[ASSIGNED TASK] Every entry needs to be written out again exactly, with its pictures removed.

[MATERIAL TO PROCESS]
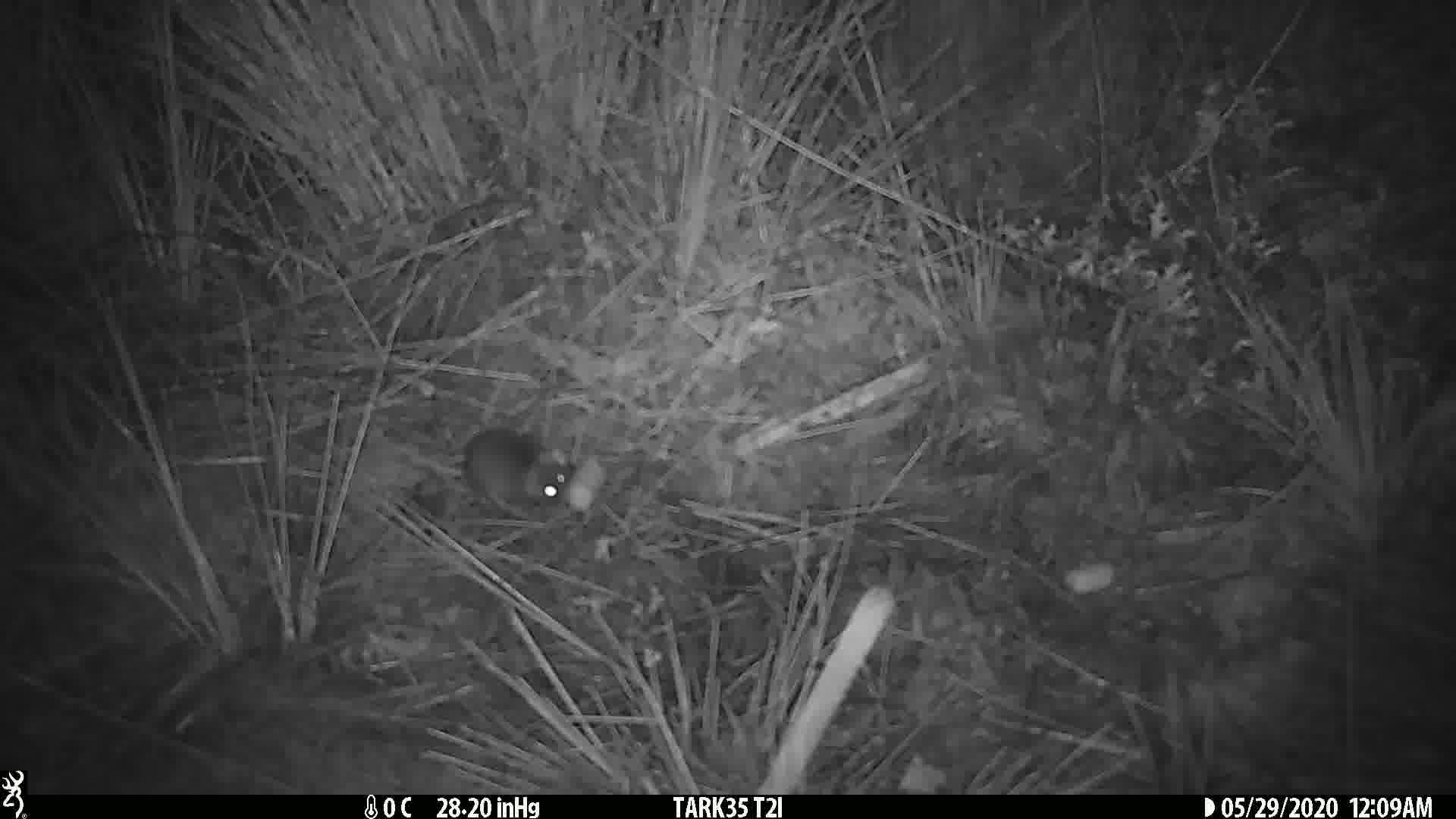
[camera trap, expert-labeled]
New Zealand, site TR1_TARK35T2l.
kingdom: Animalia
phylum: Chordata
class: Mammalia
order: Rodentia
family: Muridae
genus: Mus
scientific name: Mus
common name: mouse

[WRITTEN SOLUTION]
[camera trap, expert-labeled]
New Zealand, site TR1_TARK35T2l.
kingdom: Animalia
phylum: Chordata
class: Mammalia
order: Rodentia
family: Muridae
genus: Mus
scientific name: Mus
common name: mouse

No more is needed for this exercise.